Would you please copy each line below that includes the string "States"?

DATA EXTRACT:
□ □ □ □ □

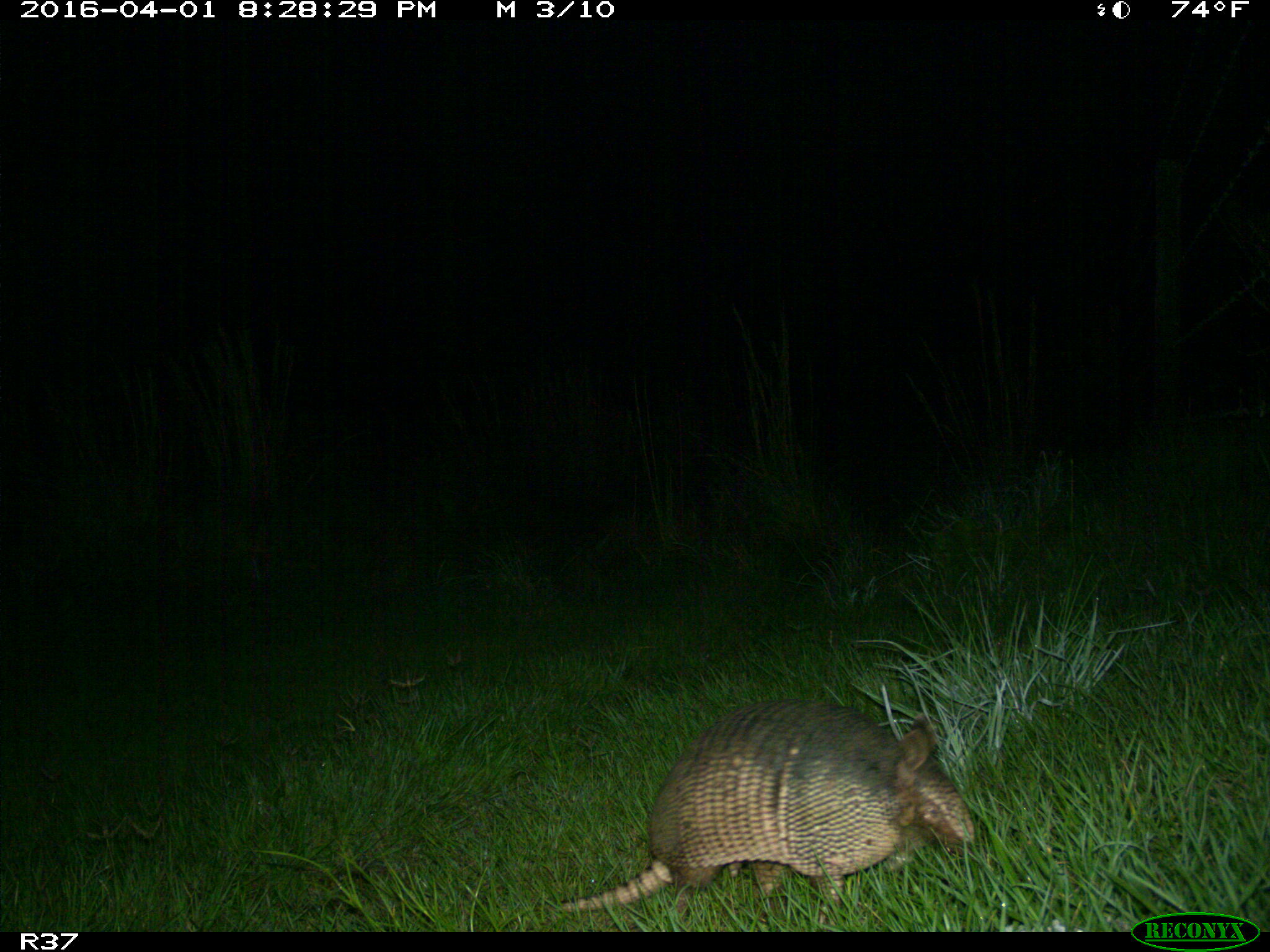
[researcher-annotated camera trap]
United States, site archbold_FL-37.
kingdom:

□ □ □ □ □

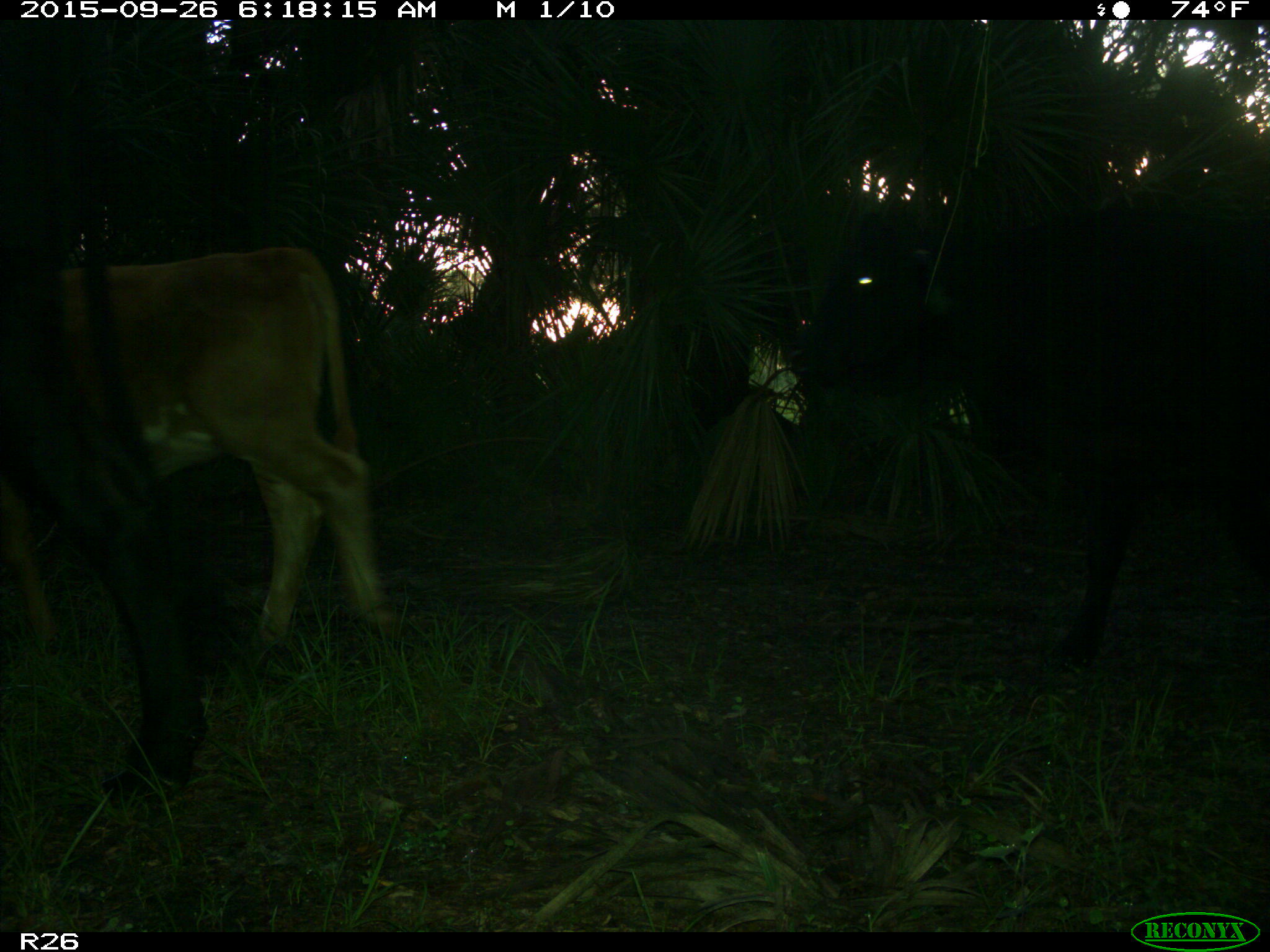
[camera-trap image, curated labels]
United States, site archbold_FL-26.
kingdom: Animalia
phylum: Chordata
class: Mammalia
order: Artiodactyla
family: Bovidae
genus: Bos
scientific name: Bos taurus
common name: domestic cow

□ □ □ □ □

ANSWER BOX:
United States, site archbold_FL-37.
United States, site archbold_FL-26.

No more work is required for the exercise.